The ongoing dispute between DeSantis and his state’s second largest employer has escalated in recent days. Disney sued the governor of Florida in Tallahassee federal court in late April for allegedly punishing the company for exercising its First Amendment freedom of expression rights, criticizing DeSantis for last year’s Parental Rights in Education Act. The lawsuit seeks to invalidate the governor’s takeover of a self-governing Disney district after he recently filled a five-member council with allies.

This board, in turn, has defied its own litigation in Orlando State Court designed to assert its control over design and construction decisions for the Disney World Special District, despite a series of last-minute decisions by the previous pro-business board that would have strengthened Disney’s autonomy against the state government.

The final outcome of the legal tug-of-war between DeSantis, who is expected to make an official announcement in the coming weeks as to whether he will seek the Republican presidential nomination in 2024, and Disney will have major implications for the entire Sunshine state and region, particularly the economy of central Florida. The company pays more than $1 billion in state taxes each year, with the lion’s share of that revenue generated by the sprawling 25,000-acre (10,000-hectare) Disney World theme park complex that employs approximately 65,000 people.

Florida Governor Ron DeSantis
Florida Governor Ron DeSantis denounced Disney as “The Magic Kingdom of Awakened Corporatism” and signed a bill in February to take control of a self-governing specialty district near Orlando. Photo: Alex Brandon/AP

There may have been one potential victim. Due to a $578 million tax credit approved during DeSantis’s first term, Disney planned to move about 2,000 high-paying creative jobs from California to a new regional operations center in Southeast Orlando as early as this year. This major staff move has reportedly been put on hold due to the lack of a specific timetable.

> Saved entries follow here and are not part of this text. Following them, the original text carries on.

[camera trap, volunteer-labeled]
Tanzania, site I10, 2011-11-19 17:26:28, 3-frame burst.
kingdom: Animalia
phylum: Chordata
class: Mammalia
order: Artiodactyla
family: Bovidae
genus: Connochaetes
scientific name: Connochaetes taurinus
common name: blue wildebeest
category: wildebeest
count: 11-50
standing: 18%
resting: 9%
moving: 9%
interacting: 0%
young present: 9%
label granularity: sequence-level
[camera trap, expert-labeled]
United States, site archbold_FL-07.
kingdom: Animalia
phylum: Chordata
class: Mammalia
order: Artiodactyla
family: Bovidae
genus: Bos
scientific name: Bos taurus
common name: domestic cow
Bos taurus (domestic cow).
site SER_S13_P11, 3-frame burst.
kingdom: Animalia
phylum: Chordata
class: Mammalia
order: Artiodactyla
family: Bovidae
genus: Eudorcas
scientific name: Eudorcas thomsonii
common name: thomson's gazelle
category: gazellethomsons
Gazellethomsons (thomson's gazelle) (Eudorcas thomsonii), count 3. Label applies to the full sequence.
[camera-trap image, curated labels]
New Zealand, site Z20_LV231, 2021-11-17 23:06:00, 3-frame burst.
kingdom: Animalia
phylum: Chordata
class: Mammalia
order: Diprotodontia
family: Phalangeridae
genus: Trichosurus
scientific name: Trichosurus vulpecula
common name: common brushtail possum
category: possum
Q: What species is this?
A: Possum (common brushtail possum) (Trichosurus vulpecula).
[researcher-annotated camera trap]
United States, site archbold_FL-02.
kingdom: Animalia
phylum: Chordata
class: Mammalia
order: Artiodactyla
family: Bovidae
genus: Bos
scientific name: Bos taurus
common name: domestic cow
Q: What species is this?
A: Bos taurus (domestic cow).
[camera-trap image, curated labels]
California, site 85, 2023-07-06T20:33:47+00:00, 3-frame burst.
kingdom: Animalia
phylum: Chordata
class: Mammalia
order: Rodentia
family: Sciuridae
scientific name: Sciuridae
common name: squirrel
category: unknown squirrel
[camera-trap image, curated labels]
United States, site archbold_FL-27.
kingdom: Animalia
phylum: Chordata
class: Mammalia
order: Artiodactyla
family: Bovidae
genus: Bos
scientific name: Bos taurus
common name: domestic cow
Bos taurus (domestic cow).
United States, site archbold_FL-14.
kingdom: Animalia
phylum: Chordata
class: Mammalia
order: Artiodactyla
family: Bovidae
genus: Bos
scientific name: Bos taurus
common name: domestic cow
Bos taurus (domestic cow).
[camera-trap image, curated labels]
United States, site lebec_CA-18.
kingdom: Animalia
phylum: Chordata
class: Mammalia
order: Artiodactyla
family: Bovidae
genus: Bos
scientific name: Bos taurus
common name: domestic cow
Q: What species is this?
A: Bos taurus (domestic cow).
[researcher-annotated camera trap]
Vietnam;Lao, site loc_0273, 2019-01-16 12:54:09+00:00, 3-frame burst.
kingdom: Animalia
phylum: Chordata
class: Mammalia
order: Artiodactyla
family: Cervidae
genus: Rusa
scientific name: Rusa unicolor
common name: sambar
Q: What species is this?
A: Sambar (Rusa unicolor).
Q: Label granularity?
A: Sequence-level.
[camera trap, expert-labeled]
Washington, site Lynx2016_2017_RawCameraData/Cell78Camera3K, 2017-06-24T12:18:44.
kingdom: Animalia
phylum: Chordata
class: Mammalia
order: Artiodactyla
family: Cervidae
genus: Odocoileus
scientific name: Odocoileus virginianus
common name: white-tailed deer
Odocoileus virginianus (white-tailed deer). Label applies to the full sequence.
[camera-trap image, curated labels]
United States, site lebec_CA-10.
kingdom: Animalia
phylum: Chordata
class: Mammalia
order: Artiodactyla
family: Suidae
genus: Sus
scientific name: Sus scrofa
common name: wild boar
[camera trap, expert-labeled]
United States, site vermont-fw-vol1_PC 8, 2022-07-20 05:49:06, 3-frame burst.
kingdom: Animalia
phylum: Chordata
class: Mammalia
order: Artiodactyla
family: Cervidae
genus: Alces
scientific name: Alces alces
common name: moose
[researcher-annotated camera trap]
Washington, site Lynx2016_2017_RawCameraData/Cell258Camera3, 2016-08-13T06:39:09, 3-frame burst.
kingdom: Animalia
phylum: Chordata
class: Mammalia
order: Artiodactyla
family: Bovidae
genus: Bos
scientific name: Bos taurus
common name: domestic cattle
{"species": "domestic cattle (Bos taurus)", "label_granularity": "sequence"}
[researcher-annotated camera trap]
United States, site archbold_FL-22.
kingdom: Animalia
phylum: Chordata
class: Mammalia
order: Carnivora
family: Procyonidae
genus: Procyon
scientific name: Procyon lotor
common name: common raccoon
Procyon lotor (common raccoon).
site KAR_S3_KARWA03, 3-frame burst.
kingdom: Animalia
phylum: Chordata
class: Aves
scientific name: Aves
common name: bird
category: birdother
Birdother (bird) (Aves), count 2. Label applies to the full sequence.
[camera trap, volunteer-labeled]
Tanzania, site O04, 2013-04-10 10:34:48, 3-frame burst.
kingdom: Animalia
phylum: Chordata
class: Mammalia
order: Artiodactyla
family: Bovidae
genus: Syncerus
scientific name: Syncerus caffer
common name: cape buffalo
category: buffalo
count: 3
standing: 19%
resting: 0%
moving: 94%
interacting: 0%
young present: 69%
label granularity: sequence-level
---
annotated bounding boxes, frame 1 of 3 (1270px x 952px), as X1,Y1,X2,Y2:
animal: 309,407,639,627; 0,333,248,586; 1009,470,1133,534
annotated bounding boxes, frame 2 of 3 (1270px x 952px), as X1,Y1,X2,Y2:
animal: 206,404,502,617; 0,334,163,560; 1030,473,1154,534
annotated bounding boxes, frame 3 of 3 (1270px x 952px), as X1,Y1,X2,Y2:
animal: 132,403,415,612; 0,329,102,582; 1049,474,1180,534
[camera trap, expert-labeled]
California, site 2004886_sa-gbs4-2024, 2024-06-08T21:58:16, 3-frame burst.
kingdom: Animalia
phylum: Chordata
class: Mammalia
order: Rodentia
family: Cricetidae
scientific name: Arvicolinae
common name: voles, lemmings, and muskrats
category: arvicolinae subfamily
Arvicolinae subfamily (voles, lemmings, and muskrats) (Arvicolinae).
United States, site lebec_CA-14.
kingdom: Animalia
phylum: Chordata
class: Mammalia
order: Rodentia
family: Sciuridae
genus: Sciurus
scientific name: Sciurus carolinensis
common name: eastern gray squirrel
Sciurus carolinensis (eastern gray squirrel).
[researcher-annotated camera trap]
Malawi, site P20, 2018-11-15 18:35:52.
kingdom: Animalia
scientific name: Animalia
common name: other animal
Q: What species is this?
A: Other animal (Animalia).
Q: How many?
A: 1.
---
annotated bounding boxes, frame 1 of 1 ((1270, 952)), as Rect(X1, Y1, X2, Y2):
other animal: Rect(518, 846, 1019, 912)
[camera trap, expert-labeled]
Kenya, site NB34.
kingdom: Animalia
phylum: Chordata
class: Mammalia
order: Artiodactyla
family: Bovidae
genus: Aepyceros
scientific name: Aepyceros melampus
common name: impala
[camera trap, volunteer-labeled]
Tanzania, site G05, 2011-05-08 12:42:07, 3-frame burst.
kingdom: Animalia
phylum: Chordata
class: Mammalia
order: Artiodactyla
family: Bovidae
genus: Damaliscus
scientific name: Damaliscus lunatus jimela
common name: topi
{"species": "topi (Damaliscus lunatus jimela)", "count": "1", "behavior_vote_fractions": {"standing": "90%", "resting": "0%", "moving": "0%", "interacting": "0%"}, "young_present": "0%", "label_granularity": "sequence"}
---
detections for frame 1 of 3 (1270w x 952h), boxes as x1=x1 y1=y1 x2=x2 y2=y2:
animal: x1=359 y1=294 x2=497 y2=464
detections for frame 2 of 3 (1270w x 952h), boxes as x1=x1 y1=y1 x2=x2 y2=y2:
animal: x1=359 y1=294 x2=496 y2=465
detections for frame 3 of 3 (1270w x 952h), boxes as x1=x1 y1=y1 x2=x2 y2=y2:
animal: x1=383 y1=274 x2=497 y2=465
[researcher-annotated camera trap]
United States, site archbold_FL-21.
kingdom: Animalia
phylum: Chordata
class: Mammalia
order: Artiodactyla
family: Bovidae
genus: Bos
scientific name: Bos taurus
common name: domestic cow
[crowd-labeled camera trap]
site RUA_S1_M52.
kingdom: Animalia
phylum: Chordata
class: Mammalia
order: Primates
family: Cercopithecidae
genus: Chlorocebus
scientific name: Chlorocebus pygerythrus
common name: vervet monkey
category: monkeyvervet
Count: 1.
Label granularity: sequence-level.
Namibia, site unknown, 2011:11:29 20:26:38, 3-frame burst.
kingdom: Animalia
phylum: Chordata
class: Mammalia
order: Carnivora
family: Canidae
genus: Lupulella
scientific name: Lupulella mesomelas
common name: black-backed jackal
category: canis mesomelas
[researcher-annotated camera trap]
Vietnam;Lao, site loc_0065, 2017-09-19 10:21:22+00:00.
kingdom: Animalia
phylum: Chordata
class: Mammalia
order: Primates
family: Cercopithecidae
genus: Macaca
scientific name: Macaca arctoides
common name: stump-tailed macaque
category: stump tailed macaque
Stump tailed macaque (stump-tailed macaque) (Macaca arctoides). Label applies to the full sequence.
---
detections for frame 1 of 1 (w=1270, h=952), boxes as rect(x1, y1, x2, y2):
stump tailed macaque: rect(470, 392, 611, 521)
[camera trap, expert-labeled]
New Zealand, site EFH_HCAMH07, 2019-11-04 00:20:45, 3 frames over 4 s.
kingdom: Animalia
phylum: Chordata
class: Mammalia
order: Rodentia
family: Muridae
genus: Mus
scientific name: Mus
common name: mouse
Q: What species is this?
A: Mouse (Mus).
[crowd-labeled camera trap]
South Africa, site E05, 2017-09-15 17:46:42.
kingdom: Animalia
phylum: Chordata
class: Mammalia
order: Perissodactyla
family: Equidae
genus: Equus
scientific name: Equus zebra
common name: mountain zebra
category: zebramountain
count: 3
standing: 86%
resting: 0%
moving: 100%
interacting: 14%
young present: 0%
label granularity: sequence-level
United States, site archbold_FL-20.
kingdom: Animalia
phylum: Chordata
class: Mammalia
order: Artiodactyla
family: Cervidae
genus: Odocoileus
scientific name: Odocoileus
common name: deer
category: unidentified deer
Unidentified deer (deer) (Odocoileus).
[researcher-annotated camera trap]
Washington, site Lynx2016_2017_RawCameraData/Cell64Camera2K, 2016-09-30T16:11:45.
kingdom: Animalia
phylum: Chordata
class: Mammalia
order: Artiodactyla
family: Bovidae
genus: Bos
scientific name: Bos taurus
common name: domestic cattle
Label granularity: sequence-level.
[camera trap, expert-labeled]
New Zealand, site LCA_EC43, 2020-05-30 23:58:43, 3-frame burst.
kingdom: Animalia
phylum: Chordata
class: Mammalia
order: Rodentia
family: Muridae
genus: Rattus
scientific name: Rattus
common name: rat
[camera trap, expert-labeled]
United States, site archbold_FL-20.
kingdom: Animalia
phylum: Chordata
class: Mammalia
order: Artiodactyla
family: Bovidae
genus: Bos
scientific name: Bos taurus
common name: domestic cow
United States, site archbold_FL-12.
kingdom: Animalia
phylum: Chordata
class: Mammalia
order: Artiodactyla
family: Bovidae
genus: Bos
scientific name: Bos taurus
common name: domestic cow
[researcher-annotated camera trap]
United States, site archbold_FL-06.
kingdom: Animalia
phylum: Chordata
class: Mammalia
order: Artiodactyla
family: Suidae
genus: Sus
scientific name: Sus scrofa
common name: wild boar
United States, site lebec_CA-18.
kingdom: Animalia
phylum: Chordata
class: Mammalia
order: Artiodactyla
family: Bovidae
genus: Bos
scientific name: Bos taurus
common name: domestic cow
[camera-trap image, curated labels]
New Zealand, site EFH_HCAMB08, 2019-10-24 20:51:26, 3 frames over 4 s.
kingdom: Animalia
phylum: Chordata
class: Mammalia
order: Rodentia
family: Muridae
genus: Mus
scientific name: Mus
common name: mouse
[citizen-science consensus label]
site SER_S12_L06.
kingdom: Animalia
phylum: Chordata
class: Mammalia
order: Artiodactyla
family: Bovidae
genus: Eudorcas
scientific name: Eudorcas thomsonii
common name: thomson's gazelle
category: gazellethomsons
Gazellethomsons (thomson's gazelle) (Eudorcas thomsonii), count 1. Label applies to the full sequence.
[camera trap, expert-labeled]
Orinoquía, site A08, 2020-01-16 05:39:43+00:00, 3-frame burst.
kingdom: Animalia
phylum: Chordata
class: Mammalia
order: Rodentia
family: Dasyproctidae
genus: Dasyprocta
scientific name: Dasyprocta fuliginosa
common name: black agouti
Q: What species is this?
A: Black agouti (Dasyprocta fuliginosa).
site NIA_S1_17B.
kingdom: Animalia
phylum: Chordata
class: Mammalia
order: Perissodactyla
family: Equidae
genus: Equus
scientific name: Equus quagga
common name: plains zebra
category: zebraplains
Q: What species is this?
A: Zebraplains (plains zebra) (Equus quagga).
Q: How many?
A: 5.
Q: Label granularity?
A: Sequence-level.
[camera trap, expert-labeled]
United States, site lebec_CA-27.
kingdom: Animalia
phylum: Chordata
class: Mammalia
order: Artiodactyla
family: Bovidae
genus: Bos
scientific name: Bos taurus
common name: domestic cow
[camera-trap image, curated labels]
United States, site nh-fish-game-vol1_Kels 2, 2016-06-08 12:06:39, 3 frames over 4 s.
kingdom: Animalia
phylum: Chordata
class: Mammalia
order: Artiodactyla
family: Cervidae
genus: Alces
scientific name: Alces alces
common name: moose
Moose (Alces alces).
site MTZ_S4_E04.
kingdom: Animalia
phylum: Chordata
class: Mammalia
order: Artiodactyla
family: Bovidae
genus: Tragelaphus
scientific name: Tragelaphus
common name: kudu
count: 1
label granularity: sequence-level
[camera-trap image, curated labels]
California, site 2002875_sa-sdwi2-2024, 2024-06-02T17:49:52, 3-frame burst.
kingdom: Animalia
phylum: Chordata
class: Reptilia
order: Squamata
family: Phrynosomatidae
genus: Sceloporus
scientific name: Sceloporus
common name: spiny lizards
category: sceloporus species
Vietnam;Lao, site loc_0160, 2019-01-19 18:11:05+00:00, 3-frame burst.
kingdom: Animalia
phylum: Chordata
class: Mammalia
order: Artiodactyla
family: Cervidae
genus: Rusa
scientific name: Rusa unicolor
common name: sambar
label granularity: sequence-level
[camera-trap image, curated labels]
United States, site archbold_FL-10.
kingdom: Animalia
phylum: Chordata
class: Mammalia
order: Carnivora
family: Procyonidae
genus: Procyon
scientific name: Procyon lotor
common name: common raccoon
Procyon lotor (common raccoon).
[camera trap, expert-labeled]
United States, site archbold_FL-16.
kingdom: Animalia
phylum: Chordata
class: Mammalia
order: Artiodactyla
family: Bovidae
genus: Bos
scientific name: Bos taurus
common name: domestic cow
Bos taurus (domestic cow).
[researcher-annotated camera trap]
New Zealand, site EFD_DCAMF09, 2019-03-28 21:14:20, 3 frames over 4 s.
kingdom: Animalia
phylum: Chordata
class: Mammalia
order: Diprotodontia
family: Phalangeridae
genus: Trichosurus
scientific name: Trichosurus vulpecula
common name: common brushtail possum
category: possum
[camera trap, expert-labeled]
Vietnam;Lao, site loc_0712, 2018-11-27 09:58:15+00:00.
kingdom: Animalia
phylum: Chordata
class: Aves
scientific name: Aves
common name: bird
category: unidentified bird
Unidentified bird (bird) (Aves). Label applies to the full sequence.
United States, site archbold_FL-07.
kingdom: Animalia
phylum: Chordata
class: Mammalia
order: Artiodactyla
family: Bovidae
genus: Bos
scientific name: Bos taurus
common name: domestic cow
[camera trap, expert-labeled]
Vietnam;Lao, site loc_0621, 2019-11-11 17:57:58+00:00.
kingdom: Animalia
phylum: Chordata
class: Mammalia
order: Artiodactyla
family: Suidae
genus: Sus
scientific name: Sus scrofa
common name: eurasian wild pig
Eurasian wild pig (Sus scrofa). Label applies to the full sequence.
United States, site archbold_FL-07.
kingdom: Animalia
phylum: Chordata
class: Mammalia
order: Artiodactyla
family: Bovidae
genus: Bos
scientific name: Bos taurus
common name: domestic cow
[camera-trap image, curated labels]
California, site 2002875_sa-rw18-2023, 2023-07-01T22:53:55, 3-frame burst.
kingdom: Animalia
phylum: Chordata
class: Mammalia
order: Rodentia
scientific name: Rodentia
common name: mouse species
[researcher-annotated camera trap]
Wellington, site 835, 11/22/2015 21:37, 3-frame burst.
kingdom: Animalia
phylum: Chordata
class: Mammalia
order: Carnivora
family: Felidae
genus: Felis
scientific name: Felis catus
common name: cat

The Guardian’s requests for an interview with a Disney executive or spokesperson went unanswered. The governor’s press secretary rejected a similar request due to what he called “paper bias and agenda.” [which] face the news or the truth.”

But DeSantis has been very vocal about the company ever since then-Disney CEO Robert Chapek publicly expressed his “disappointment” with the passage of the Don’t Say Gay Act in 2022 in his recently published book The Courage to Be Free: Florida’s Plan for Revival America, the governor blasted Disney for allegedly “supporting the indoctrination of young students into awake gender identity politics” and boasted about how “things got worse for Disney” while managing DeSantis.

This kind of talk worries many Central Florida residents. First, such rhetoric is inconsistent with the Republican Party’s traditionally pro-business policies and strong opposition to excessive government intervention.

“He’s clearly evolved from a tea party, a small government, a guy’s Heritage Foundation to a more trumpy anti-revival leader,” said Congressman Darren Soto, a Democrat whose ninth district covers part of the Disney World site. “It’s personal vendetta, it attacks anyone who gets in its way, and it’s terrible for the economy of central Florida.”

Some prominent figures in the region’s hospitality industry believe the governor’s various crusades to further restrict abortion rights, scrap tests on African American affairs for advanced high school students, and the establishment of a new law enforcement agency to investigate rare cases of voter fraud are out of place.